Auteur vs. Screenwriter: The Revival. Scontro di Titani. Chi ha “ragione”? Chi “torto”? Che la verità non stia piuttosto nel mezzo? L’ineffabile “ripescaggio” d’una sedicente controversia, la quale non ha mai avuto senso d’esistere, ecco cos’è questo Mank, nuovo opus di David Fincher. A che pro? A che pro dico andare a ritirar fuori una simile vicenda? E’ decisamente un qualcosa che ci si ritrova a chiedersi via via sempre più insistentemente nel corso della visione.

 

Il fatto che all’origine fosse un progetto del padre, a lungo meditato, ha forse fatto un po’ troppo sorvolare il regista circa numerose fragilità al livello dell'architrave narrativa che presumibilmente in un altro frangente avrebbe notato e corretto.

Nonostante la sceneggiatura sia stata a quanto pare rimaneggiata prima delle riprese da Eric Roth, qui anche produttore, in quanto ritenuta da Fincher (udite, udite) “troppo anti-Welles”, il risultato finale non è solo rimasto alquanto ambiguo da questo punto di vista ma anche talvolta un tantino traballante dal punto di vista dell’intreccio.

 

 

Gary Oldman, Amanda Seyfried

Mank (2020): Gary Oldman, Amanda Seyfried

 

 

In una battuta: Mank è, per così dire, “di tutto un po’ troppo”. Ovverosia, è quasi sicuramente troppo lungo, troppo parlato (nell’affanno di dire e spiegare ogni cosa, e non suggerire niente), soprattutto troppo “ingorgato” da un'interminabile sequela di flashback non sempre soverchiamente necessaria o rilevante ai fini della vicenda e della costruzione del discorso, dell’approfondimento psicologico del protagonista o in genere dell’approfondimento del contesto entro cui si muove e lavora

(vedasi – ad esempio – la parentesi concernente le elezioni californiane del ‘34 con la sfida Merriam-Sinclair: una parentesi si potrebbe dire affascinante, ma che in definitiva non porta a nulla, se non a ribadire per l’ennesima [e neanche ultima] volta la personalità un poco “outcast” e un poco “outsider” del tormentato sceneggiatore il quale, ben prima dell’avvento del maccartismo, fatica spesso ad inserirsi pienamente in un mondo del quale non condivide molte logiche [ovviamente in quella scena a venir ribadito allo stesso tempo è il potenziale propagandistico del mezzo cinematografico, ma pure questo aspetto oltre a non essere particolarmente originale o illuminante, non viene neanche particolarmente approfondito e serve alla fine a sottolineare una volta in più il carattere sottilmente anticonformista del personaggio]).

 

 

Tom Burke

Mank (2020): Tom Burke

 

 

Dunque, in sintesi, non solo Mank – come c’era da aspettarsi – non dice nulla di nuovo (esempio recente di storia similare: L’ultima parola – La vera storia di Dalton Trumbo, altro film “elevato” in misura decisiva dalla magistrale interpretazione del suo protagonista, là il grande Bryan Cranston), ma in particolare non lo dice neanche in modo tanto brillante, geniale o arguto come parrebbe invece credere di fare.

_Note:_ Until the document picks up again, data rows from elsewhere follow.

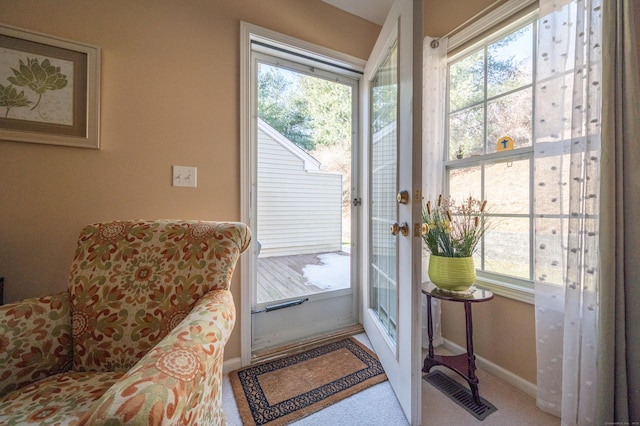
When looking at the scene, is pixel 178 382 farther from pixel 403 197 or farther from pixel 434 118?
pixel 434 118

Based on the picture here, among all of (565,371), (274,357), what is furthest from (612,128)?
(274,357)

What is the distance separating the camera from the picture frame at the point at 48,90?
1122 millimetres

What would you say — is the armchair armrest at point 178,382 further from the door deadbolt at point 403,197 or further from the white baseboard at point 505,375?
the white baseboard at point 505,375

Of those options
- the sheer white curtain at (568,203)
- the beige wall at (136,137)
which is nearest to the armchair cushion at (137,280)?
the beige wall at (136,137)

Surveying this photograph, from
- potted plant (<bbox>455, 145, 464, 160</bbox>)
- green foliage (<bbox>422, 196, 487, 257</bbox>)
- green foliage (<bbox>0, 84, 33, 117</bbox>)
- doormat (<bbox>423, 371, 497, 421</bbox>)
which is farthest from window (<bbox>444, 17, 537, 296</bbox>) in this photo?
green foliage (<bbox>0, 84, 33, 117</bbox>)

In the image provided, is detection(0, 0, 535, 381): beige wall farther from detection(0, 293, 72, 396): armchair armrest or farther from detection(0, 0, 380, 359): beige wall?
detection(0, 293, 72, 396): armchair armrest

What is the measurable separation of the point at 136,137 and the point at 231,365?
146 cm

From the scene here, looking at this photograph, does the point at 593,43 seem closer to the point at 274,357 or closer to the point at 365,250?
the point at 365,250

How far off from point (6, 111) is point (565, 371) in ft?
9.10

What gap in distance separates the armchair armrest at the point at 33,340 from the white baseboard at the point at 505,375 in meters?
2.13

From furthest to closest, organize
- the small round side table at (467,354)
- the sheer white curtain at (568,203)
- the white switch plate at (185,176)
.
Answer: the white switch plate at (185,176), the small round side table at (467,354), the sheer white curtain at (568,203)

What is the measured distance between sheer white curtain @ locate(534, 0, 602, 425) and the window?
7.9 inches

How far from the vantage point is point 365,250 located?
205cm

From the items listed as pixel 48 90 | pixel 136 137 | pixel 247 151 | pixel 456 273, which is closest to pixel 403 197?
pixel 456 273
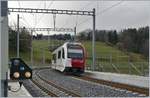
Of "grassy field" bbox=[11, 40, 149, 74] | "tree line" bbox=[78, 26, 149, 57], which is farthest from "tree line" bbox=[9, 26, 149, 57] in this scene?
"grassy field" bbox=[11, 40, 149, 74]

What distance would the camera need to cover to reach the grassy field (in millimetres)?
37206

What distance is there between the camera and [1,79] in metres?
4.29

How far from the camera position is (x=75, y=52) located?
118 feet

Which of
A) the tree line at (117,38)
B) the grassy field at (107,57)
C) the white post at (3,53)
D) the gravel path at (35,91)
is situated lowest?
the gravel path at (35,91)

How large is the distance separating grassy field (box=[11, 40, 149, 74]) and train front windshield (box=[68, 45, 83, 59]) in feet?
10.7

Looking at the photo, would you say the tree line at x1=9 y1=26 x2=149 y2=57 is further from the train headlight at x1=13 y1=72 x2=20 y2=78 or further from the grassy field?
the train headlight at x1=13 y1=72 x2=20 y2=78

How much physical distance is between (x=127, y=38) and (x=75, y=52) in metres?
30.4

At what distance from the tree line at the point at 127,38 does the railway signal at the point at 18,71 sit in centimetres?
4777

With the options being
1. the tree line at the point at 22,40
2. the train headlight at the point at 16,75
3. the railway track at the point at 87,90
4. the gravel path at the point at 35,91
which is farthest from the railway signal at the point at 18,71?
the tree line at the point at 22,40

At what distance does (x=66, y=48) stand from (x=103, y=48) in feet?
110

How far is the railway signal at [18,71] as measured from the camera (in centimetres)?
460

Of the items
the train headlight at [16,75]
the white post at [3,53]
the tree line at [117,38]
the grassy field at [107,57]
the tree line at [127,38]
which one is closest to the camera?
the white post at [3,53]

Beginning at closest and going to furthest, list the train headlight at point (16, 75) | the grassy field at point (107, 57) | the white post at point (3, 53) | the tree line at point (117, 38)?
1. the white post at point (3, 53)
2. the train headlight at point (16, 75)
3. the grassy field at point (107, 57)
4. the tree line at point (117, 38)

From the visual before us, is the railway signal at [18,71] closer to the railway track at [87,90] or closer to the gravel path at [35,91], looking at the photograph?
the railway track at [87,90]
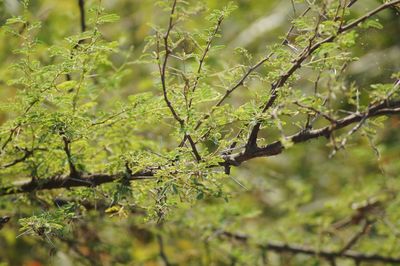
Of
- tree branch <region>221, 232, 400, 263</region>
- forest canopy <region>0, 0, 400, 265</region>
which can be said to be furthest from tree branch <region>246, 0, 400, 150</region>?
tree branch <region>221, 232, 400, 263</region>

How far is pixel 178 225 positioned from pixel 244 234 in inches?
14.7

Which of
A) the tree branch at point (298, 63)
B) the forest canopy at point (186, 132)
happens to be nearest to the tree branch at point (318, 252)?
the forest canopy at point (186, 132)

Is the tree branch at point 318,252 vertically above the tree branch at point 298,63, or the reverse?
the tree branch at point 298,63

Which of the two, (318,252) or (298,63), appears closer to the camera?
(298,63)

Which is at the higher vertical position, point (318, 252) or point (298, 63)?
point (298, 63)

In quanto la componente più urticante del tutto – quella che viene didascalicamente sottolineata dalle irritanti battute finali (ennesimo esempio, peraltro di come il film senta sempre la necessità di spiegare tutto a parole, credendo evidentemente alquanto idioti gli spettatori, ma non divaghiamo…) – è anch’essa già sentita e stra-sentita, oltreché espressa appunto in forme affatto sottili.

 

Il riferimento va ovviamente alla già citata sedicente controversia ruotante intorno alla sceneggiatura di quel capolavoro immortale che è Citizen Kane (alias Quarto potere). Purtroppo Fincher s’è impelagato da solo in questa sorta di sperticata “difesa” del ruolo dello sceneggiatore (ruolo che, al di là del film, non s’intende certo in questa sede ridimensionare o denigrare) per tramite della storia più insulsa possibile. Ereditando ossessioni particolari d’una certa celeberrima critica statunitense, all’epoca “eroicamente” impegnata in una personalissima “crociata” anti-teoria dell’auteur, si lancia in una ricostruzione fortemente ambigua.

 

 

Gary Oldman, Arliss Howard, Tom Pelphrey

Mank (2020): Gary Oldman, Arliss Howard, Tom Pelphrey

 

 

Tutto ha inizio nel 1971. Questo, l’anno nel corso del quale Pauline Kael (per chi non l’avesse capito, la critica di cui sopra) pubblica “Raising Kane” sulle pagine del New Yorker. Tramite tale scritto va’ pretestuosamente a rinvangare (al fine ovviamente di sostenere la sua tesi dell’importanza determinante dello sceneggiatore) la genesi del copione del film d’esordio di Welles.

Lo fa, però, adottando una prospettiva aprioristicamente limitata e parziale. Non a caso “perviene”, se così si può dire, alla conclusione che il merito per la stesura dello script sia da ascrivere in toto a Mankiewicz, mentre Welles finisce per esser tratteggiato come un giovanotto un poco arrogante e furfantello disposto a fare ogni cosa in suo potere nell'intento di negare il dovuto riconoscimento allo sceneggiatore.

 

La Kael decide insomma di sollevare un polverone laddove non c’è mai stato un polverone da sollevare e, difatti – se la stampa mainstream, vista la fama dell’autrice, si beve d’un sorso la storiella – guarda caso diversi esperti e studiosi del settore al contrario si dedicano a demolirla passo passo sin da subito, mettendone in luce tutte le parzialità, le omissioni, i “non detti” strumentali (come ad esempio la mancata ammissione da parte della critica d’essersi basata - per "ricostruire" la vicenda - in buona parte sulla testimonianza di Houseman che aveva motivi di livori personali con Welles e che comunque non viene rappresentato proprio positivissimamente neppure nel film [è quello che potremmo definire lo stressante “importunatore seriale” di Mankiewicz al lavoro]).

 

 

Gary Oldman

Mank (2020): Gary Oldman

 

 

Le tesi sostenute dalla Kael vengono sbugiardate prontamente, si diceva. Non da ultimo da R. Carringer (in “The Scripts of Citizen Kane”, Critical Inquiry vol. 5 n. 2, 1978, pp. 369-400) il quale – andando a rovistare negli archivi d’epoca della RKO, ritrovandovi tutte le varie stesure della sceneggiatura – rivela in modo inequivocabile a chiunque voglia stare a sentire come il contributo di Welles non fu “solo sostanziale, ma bensì decisivo” (p. 370).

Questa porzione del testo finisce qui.